WRITTEN TASK: Return the lines below verbatim, from the line with "Which item is" to the end of the entries.

DATA PROVIDED:
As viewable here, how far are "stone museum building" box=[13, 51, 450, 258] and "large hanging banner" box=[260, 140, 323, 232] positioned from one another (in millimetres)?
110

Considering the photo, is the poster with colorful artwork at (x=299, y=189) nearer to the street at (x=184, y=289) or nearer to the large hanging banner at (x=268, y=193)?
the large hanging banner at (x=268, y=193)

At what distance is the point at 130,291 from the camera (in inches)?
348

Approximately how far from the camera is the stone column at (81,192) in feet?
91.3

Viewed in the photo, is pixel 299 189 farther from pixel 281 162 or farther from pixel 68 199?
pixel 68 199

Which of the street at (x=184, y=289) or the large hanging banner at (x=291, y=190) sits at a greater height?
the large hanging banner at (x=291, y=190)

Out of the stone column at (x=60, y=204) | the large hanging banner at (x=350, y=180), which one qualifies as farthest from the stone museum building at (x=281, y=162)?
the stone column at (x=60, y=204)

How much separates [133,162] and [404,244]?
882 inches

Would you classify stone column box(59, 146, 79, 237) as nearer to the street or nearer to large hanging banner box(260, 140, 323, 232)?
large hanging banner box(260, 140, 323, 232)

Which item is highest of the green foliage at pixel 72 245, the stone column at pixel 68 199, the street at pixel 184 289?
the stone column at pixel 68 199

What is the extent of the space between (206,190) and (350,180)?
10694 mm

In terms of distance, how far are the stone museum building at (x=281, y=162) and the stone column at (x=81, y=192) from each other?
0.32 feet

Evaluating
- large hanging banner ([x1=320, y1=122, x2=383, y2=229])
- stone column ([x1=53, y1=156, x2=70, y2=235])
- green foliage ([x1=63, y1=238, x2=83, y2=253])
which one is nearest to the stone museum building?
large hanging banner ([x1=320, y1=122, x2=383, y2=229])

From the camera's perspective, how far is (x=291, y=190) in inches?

REPLY:
Which item is highest of the green foliage at pixel 72 245, the stone column at pixel 68 199, the street at pixel 184 289?
the stone column at pixel 68 199

What is the extent of the space between (206,190) and (350,180)?
10694 mm

In terms of distance, how far are the stone museum building at (x=281, y=162) and the stone column at (x=81, y=192) from each other?
0.32 feet

Evaluating
- large hanging banner ([x1=320, y1=122, x2=383, y2=229])
- stone column ([x1=53, y1=156, x2=70, y2=235])
- green foliage ([x1=63, y1=238, x2=83, y2=253])
which one is nearest to the stone museum building?
large hanging banner ([x1=320, y1=122, x2=383, y2=229])

From the camera's perspective, how far is (x=291, y=190) in inches?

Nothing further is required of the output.